Dopamine Prediction Errors Circuitry

 

Nature  525, 243–246 (10 September 2015)

Arithmetic and local circuitry underlying dopamine prediction errors

Neir Eshel,  Michael Bukwich, Vinod Rao, Vivian Hemmelder, Ju Tian & Naoshige Uchida            

Center for Brain Science, Department of Molecular and Cellular Biology, Harvard University, Cambridge, Massachusetts 02138, USA

[Paraphrase]

Dopamine neurons are thought to facilitate learning by comparing actual and expected reward. Despite two decades of investigation, little is known about how this comparison is made. To determine how dopamine neurons calculate prediction error, we combined optogenetic manipulations with extracellular recordings in the ventral tegmental area while mice engaged in classical conditioning. Here we demonstrate, by manipulating the temporal expectation of reward, that dopamine neurons perform subtraction, a computation that is ideal for reinforcement learning but rarely observed in the brain.
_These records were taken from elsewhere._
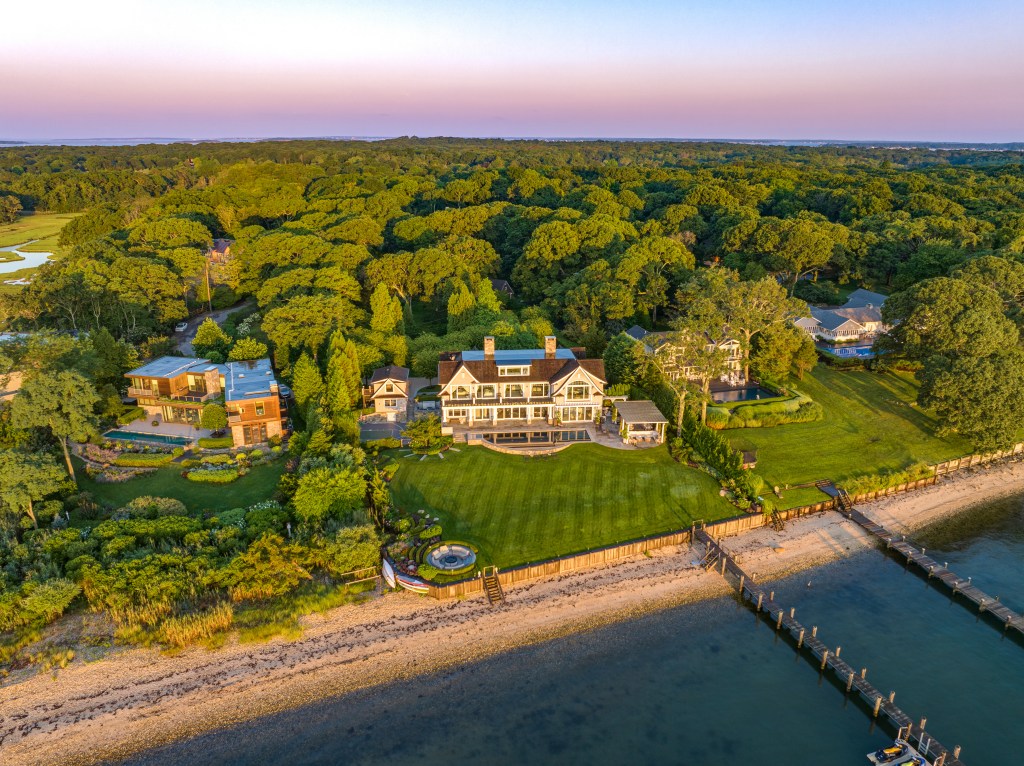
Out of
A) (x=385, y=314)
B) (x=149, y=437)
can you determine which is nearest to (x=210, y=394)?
(x=149, y=437)

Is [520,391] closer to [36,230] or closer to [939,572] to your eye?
[939,572]

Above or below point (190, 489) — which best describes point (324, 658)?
below

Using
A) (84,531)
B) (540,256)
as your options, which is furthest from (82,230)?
(84,531)

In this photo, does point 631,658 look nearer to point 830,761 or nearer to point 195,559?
point 830,761

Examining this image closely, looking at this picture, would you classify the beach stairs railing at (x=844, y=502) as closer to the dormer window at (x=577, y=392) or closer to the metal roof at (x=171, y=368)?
the dormer window at (x=577, y=392)

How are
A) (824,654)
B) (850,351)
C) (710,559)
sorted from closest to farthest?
(824,654)
(710,559)
(850,351)

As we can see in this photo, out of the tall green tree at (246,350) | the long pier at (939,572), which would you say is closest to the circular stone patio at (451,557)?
the long pier at (939,572)

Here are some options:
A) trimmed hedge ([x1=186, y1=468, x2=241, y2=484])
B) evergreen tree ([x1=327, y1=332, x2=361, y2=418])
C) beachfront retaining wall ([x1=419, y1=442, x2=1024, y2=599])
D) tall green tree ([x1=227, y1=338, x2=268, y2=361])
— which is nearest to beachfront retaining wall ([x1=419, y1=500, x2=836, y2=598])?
beachfront retaining wall ([x1=419, y1=442, x2=1024, y2=599])
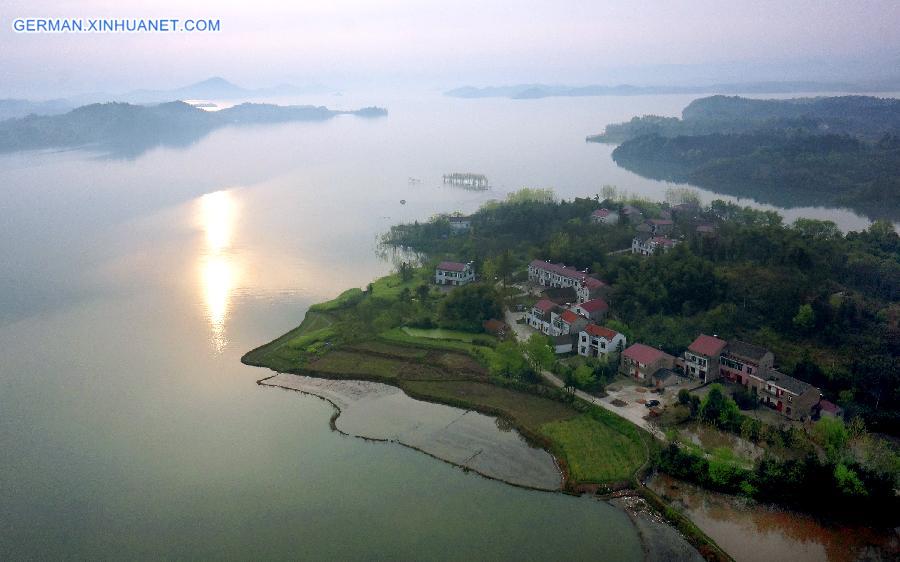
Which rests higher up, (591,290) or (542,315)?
(591,290)

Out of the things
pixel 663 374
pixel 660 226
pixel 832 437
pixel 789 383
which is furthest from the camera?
pixel 660 226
Furthermore, selectively exciting and inhibiting neighbouring GABA (γ-aminobutyric acid) neurons in the ventral tegmental area reveals that these neurons are a source of subtraction: they inhibit dopamine neurons when reward is expected, causally contributing to prediction-error calculations. Finally, bilaterally stimulating ventral tegmental area GABA neurons dramatically reduces anticipatory licking to conditioned odours, consistent with an important role for these neurons in reinforcement learning. Together, our results uncover the arithmetic and local circuitry underlying dopamine prediction errors.

Associative learning depends on comparing predictions with outcomes. When outcomes match predictions, learning is not required. When outcomes violate predictions, animals must update their predictions to reflect experience. Dopamine neurons are thought to promote this process by encoding reward prediction error, or the difference between the reward an animal receives and the reward it expected to receive.
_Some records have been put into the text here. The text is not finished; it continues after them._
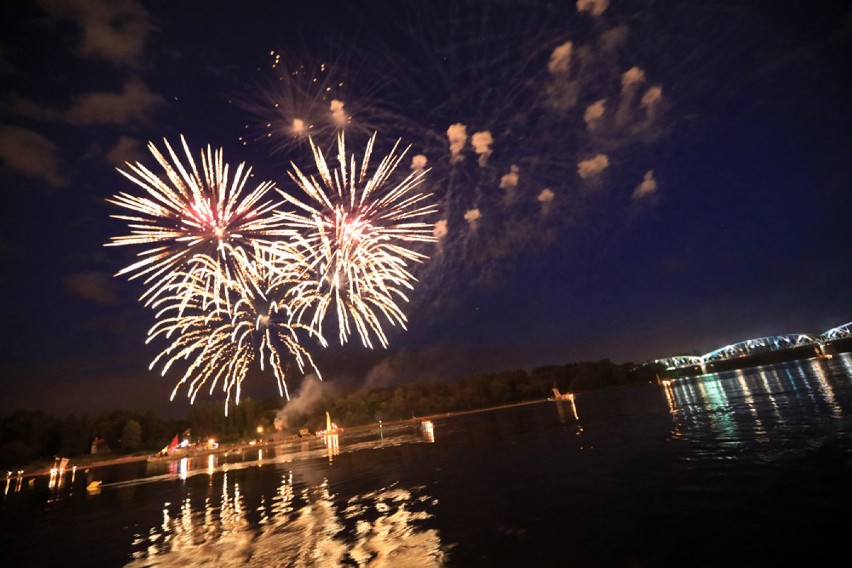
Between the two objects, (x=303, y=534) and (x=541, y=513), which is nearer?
(x=541, y=513)

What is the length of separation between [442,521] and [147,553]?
12158 mm

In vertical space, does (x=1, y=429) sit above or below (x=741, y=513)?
above

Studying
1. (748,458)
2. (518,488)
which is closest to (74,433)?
(518,488)

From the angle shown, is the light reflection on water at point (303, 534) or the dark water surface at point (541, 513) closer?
the dark water surface at point (541, 513)

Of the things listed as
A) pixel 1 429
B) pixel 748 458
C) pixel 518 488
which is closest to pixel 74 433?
pixel 1 429

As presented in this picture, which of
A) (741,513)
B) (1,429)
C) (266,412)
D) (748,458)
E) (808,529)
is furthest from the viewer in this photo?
(266,412)

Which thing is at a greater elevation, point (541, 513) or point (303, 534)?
point (303, 534)

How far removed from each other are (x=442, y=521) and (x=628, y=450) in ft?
49.2

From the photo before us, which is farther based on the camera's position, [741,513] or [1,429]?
[1,429]

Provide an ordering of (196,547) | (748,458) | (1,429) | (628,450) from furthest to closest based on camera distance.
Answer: (1,429) < (628,450) < (748,458) < (196,547)

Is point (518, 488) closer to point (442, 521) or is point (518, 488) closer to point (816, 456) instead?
point (442, 521)

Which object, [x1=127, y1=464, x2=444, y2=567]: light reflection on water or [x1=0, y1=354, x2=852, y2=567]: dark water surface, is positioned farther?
[x1=127, y1=464, x2=444, y2=567]: light reflection on water

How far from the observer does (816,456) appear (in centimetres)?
1691

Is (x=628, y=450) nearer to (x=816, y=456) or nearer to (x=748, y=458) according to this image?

Despite extensive study, how dopamine neurons calculate prediction error remains largely unknown. Theories of reinforcement learning predict that dopamine neurons perform subtraction, simply calculating actual reward minus predicted reward (or, in temporal difference models, the value of the current state minus the value of the previous state). However, dopamine neurons could also perform division, an equally fundamental and arguably more common neural computation. The arithmetic underlying prediction errors has never been investigated.

To probe how dopamine neurons calculate prediction error, we recorded from the ventral tegmental area (VTA) while mice (n = 5) performed a classical conditioning task with two interleaved trial types. In roughly half of the trials, we delivered reward unexpectedly, in the absence of any cue.

Our study provides the first direct evidence for the arithmetic of dopamine prediction errors. Subtraction is an ideal process for prediction-error coding because it maintains a faithful separation between expected and unexpected rewards, even at the extremes of reward size. Indeed, most, if not all, models of reinforcement learning have used subtraction to compute prediction error. However, although cortical pyramidal neurons appear capable of subtracting GABA input, and modelling studies have explored the biophysics of this process, surprisingly few examples of subtraction have been observed in natural settings in vivo. Our finding that reward expectation    reduces    dopamine reward responses in a purely subtractive manner sheds light on how such a computation can emerge from a network of neurons, and may provide a framework for other prediction-related processes in the brain.